Spacecraft properties
- Spacecraft type: Luna
- Bus: Ye-8-5
- Manufacturer: NPO Lavochkin
- Launch mass: 5,750 kg (12,680 lb)

Start of mission
- Launch date: 16 October 1975, 04:04:56 UTC
- Rocket: Proton-K/D-1 s/n 287-02
- Launch site: Baikonur 81/23
- Contractor: Khrunichev

Orbital parameters
- Reference system: Selenocentric (planned)

Lunar lander
- Landing site: Mare Crisium (planned)

Instruments
- Stereo photographic imaging system Improved drill/Remote arm for sample collection Radiation detector Radio-altimeter

= Luna E-8-5M No. 412 =

Soviet space probe (Luna 1975A)

Luna E-8-5M No.412, also known as Luna Ye-8-5M No.412, and sometimes identified by NASA as Luna 1975A, was a Soviet spacecraft which was lost in a launch failure in 1975. It was a 5300 kg Luna E-8-5M spacecraft, the second of three to be launched. It was intended to perform a soft landing on the Moon, collect a sample of lunar soil, and return it to the Earth.

==History==
Luna E-8-5M No.412 was launched at 04:04:56 UTC on 16 October 1975 atop a Proton-K 8K78K launch vehicle with a Blok D-1 upper stage, flying from Site 81/23 at the Baikonur Cosmodrome. The Blok D stage experienced a failure of the LOX turbopump and so the probe did not reach orbit.

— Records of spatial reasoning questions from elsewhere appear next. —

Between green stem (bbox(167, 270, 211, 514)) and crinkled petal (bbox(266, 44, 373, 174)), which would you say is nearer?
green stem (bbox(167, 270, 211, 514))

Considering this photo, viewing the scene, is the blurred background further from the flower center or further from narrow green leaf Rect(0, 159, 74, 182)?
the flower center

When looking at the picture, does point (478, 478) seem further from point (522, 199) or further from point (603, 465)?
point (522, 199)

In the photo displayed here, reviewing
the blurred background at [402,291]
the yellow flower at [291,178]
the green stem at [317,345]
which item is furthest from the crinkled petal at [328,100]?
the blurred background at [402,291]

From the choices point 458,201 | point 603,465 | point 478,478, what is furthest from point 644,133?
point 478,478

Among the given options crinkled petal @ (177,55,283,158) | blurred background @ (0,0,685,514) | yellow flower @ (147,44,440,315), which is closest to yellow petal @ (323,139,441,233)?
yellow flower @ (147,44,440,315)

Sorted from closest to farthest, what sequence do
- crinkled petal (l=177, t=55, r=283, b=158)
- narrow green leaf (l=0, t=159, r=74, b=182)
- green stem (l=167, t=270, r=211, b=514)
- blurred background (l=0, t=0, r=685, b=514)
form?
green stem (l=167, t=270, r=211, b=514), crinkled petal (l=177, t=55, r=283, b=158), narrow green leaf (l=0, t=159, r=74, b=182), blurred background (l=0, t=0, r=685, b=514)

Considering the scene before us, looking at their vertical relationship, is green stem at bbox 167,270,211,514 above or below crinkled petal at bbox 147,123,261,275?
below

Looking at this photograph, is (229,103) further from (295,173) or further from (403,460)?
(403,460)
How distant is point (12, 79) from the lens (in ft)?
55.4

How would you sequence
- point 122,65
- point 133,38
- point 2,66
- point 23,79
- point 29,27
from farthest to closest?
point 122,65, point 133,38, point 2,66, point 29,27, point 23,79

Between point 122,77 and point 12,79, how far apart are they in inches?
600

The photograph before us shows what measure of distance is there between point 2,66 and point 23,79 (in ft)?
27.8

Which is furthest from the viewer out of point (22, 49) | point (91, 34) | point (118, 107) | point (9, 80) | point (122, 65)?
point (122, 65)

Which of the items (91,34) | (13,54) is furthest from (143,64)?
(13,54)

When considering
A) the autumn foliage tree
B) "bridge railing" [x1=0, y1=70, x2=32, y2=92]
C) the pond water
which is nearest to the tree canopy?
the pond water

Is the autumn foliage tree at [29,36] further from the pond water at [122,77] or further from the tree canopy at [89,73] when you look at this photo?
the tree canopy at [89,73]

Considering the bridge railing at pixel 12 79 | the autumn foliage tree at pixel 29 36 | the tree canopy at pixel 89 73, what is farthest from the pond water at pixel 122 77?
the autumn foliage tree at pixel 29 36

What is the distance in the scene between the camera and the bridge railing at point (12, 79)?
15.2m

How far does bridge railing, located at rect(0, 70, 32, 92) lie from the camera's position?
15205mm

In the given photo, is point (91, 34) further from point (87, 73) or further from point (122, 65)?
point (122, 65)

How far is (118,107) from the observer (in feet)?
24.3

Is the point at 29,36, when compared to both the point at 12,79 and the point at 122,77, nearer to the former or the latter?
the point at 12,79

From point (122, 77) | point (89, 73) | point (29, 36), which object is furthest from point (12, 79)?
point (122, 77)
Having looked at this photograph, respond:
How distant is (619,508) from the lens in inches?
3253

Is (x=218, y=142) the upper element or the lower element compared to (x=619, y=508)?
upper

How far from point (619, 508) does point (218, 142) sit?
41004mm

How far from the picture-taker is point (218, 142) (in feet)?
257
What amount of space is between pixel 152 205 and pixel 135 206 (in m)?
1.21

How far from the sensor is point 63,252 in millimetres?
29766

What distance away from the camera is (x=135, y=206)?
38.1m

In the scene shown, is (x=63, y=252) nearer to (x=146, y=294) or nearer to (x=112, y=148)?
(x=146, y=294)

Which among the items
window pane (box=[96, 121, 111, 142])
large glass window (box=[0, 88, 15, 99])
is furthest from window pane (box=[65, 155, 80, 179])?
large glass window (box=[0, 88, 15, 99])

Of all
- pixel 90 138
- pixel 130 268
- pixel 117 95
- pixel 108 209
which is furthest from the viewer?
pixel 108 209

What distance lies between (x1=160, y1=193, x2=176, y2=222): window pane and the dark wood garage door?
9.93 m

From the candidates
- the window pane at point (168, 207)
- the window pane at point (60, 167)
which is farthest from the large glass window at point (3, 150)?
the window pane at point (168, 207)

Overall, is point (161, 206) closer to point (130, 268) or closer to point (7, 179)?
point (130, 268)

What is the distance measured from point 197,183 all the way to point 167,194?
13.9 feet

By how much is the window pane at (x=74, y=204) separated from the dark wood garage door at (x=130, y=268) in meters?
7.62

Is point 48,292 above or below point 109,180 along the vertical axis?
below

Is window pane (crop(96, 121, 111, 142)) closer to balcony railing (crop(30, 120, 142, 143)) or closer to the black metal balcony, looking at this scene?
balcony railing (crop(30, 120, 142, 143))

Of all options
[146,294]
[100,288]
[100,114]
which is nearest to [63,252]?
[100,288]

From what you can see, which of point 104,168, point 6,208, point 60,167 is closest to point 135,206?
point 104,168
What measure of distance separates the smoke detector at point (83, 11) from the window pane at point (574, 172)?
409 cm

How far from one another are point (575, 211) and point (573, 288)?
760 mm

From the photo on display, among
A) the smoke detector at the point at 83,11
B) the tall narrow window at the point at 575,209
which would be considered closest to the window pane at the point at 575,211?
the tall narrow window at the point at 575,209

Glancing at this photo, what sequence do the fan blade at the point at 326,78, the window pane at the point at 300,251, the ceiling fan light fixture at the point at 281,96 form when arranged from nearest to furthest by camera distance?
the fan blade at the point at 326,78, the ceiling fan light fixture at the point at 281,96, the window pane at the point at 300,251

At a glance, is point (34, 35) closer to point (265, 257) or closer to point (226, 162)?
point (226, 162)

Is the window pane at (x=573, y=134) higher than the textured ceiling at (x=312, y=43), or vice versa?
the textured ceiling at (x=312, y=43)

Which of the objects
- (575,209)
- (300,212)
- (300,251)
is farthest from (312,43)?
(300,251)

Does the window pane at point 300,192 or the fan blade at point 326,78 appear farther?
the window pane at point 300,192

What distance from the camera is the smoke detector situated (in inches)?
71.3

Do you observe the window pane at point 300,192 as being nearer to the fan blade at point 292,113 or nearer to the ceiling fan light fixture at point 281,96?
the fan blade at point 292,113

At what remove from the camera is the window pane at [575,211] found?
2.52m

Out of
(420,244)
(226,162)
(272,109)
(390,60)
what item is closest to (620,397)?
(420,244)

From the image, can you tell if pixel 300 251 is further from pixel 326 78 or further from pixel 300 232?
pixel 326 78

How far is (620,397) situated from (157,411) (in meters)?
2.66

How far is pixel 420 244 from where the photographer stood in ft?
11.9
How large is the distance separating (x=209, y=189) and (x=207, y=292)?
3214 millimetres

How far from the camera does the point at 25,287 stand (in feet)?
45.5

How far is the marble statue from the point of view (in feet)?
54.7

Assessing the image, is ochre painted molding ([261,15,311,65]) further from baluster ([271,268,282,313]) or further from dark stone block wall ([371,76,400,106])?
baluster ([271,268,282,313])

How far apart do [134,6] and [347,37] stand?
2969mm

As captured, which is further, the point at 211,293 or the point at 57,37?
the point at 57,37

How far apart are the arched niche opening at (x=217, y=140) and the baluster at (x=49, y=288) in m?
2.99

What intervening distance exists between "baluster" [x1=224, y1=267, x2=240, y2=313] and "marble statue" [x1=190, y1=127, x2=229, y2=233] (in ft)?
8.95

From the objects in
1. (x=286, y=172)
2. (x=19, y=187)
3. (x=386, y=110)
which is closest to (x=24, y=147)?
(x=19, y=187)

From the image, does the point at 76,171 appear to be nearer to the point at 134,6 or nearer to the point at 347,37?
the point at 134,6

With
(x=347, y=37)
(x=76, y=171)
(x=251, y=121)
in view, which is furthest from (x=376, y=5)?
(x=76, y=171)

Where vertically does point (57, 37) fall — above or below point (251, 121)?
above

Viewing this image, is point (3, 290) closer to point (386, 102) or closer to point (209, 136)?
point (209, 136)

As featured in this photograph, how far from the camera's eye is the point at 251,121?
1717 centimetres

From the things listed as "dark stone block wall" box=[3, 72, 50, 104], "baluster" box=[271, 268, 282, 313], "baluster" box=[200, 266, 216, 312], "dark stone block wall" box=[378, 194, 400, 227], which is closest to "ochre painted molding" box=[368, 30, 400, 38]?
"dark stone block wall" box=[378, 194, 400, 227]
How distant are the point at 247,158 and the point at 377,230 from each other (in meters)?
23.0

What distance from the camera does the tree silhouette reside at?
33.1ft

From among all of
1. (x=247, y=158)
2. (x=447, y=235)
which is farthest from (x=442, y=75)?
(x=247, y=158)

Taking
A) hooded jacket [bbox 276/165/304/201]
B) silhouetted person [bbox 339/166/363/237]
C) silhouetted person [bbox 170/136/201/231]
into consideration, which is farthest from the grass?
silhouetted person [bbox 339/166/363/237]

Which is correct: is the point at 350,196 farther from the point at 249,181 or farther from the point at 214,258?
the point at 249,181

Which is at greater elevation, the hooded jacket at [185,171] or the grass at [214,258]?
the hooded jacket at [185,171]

Prior to the release of information about its mission, NASA correctly identified that it had been an attempted sample return mission. They believed that it was intended to land in Mare Crisium, which was the target for both the Luna 23 and Luna 24 missions; which landed a few hundred metres apart. Since its launch was unsuccessful, it was not acknowledged in the Soviet press at the time.